Lots of wrong assumptions in the question, I'll just address them one by one:

in MyStruct we enforce the layout explicitly

You didn't. The [StructLayout] attribute is only truly effective when the structure value is marshaled. Marshal.StructureToPtr(), also used by the pinvoke marshaller. Only then do you get the guarantee that the marshaled value has the requested layout. The CLR reserves the right to layout the structure as it sees fit. It will align structure members so the code that uses the struct is as fast as possible, inserting empty bytes if necessary. And if such padding bytes leave enough room then it will even swap members to get a smaller layout. This is entirely undiscoverable, other than by using a debugger to look at the machine code that accesses the structure members. Some [StructLayout] properties do affect the layout, LayoutKind.Explicit does in fact support declaring unions. The exact details of the mapping algorithm is undocumented, subject to change and strongly depends on the target machine architecture.
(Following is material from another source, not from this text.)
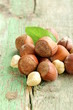 heap hazelnuts (filberts) on wooden background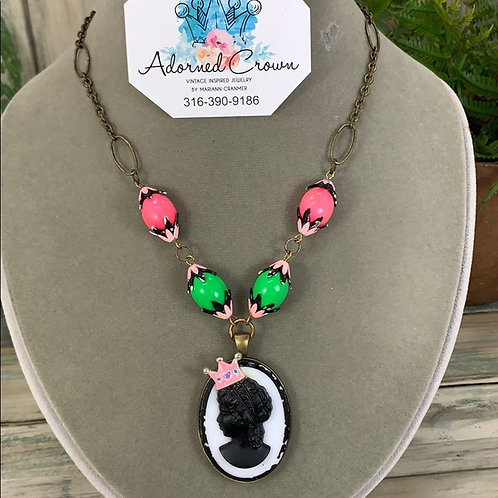 She's a cameo princess green pink necklace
the result is the total number of bytes in a variable of that type, including any padding.

It is not, the actual structure can be smaller than the declared struct. Possible by swapping a member into the padding.

This structure is supposed to have a size of 1 byte in memory.

That's very rarely the case. Local variables are also aligned in memory, by 4 bytes on a 32-bit processor and 8 bytes in a 64-bit processor. Unless the struct is stored in an array, it will actually take 4 or 8 bytes on the stack or inside an object on the heap. This alignment is important for the same reason that member alignment is important.

MyEmptyStruct is empty, we can assume that the size in memory will be 0 bytes

A variable will always have at least 1 byte, even if the struct is empty. This avoids ambiguities like having a non-empty array that takes zero bytes. Also the rule in other languages, like C++.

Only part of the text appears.